> _PROVIDED RECORDS_
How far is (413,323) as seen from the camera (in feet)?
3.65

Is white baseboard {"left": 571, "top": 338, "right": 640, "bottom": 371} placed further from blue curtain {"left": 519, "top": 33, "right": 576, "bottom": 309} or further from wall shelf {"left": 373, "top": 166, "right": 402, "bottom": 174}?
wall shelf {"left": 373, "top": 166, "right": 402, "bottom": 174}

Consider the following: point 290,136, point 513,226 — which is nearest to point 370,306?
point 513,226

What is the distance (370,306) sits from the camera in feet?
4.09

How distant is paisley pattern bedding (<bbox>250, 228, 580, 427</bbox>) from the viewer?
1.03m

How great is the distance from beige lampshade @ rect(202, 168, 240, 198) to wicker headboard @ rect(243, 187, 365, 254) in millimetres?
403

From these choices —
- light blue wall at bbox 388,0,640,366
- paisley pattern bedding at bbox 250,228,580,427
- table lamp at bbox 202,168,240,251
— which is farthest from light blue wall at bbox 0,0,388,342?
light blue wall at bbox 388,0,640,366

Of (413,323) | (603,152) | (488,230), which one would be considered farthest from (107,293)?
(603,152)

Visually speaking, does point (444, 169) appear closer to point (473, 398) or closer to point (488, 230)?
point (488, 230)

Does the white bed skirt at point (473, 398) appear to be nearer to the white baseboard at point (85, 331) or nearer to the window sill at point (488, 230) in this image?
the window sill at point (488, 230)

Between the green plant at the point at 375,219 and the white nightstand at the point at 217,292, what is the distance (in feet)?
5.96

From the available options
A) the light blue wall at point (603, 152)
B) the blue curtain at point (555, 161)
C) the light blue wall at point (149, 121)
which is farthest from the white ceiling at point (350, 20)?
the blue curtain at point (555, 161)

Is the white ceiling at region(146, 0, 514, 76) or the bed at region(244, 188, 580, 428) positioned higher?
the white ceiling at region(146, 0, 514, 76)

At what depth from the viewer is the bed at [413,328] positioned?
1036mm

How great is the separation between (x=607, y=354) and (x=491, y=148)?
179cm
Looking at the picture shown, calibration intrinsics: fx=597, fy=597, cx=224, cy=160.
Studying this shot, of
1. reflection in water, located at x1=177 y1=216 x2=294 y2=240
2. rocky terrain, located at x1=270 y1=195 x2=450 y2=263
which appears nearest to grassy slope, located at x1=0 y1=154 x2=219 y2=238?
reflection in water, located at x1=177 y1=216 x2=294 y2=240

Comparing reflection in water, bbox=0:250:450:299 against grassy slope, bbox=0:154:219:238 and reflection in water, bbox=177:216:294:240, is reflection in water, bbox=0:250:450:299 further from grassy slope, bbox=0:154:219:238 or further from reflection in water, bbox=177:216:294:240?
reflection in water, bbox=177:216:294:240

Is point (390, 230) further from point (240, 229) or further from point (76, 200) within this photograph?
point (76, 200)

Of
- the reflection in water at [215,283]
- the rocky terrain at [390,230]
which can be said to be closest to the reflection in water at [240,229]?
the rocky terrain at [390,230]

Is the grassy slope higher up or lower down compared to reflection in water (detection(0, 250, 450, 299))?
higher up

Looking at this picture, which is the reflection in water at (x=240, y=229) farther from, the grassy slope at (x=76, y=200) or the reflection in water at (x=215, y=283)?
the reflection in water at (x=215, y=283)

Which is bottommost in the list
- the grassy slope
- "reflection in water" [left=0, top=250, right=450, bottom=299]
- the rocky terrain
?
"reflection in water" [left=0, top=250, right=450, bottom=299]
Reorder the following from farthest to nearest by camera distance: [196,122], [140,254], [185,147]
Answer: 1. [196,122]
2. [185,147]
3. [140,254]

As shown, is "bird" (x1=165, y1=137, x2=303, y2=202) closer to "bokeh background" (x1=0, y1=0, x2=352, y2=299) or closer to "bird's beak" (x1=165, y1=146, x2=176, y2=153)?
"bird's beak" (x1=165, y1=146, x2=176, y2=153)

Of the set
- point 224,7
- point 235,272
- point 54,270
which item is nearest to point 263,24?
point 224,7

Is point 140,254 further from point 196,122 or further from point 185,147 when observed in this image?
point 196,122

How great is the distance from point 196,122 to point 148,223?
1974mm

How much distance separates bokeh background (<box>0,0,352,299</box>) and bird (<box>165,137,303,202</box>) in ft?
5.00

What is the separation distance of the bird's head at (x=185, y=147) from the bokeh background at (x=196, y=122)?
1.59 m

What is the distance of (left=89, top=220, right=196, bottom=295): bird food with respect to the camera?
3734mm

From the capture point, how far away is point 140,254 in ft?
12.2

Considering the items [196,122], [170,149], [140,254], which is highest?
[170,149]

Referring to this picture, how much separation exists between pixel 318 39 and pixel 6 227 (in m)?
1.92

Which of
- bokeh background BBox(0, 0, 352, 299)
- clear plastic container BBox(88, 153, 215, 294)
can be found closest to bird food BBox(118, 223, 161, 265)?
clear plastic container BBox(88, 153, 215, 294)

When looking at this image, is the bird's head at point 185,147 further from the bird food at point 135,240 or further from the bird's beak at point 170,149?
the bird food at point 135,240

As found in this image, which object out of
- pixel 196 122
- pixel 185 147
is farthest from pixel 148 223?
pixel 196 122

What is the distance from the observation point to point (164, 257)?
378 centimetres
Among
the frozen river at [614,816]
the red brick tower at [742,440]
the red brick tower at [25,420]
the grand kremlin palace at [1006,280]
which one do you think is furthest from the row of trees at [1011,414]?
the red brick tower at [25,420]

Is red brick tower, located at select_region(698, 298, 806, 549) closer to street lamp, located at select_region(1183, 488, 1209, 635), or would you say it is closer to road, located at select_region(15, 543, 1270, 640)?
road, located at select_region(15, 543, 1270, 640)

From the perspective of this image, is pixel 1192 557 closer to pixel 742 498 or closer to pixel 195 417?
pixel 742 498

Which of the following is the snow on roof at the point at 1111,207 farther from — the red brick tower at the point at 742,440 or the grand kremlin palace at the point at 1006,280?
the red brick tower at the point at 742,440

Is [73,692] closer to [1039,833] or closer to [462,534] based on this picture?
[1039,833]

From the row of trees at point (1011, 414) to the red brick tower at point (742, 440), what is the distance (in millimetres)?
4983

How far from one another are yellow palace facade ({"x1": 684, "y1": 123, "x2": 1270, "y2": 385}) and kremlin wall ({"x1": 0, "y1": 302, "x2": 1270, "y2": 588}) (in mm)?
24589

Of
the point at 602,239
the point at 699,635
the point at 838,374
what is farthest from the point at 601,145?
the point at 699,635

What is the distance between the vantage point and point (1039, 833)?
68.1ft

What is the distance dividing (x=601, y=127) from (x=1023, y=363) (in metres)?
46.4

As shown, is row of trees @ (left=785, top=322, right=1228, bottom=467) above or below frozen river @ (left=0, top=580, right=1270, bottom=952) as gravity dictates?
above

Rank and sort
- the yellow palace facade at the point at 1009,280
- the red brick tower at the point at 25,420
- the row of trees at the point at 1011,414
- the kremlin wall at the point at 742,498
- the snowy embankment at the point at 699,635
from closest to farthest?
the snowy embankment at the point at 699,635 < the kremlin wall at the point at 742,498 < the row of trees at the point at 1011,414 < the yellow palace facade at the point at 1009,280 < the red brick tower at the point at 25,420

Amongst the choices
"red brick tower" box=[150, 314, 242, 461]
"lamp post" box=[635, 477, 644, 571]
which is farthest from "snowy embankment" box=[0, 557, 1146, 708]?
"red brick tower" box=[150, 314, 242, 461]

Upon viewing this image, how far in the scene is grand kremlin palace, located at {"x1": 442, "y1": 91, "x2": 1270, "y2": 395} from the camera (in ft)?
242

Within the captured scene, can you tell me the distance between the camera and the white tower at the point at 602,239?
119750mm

> _EXERCISE_
Retype the lines of the material word for word, beginning with the line that contains "Looking at this picture, which" and ending with the line that contains "3. [140,254]", both included.

> _RESULT FOR THIS EXERCISE_
Looking at this picture, which is the reflection in water at (x=240, y=229) farther from, the grassy slope at (x=76, y=200) or the reflection in water at (x=215, y=283)?
the reflection in water at (x=215, y=283)

Which is bottommost in the list
- the grassy slope
- "reflection in water" [left=0, top=250, right=450, bottom=299]
- the rocky terrain
?
"reflection in water" [left=0, top=250, right=450, bottom=299]
Reorder the following from farthest to nearest by camera distance: [196,122], [140,254], [185,147]
Answer: 1. [196,122]
2. [185,147]
3. [140,254]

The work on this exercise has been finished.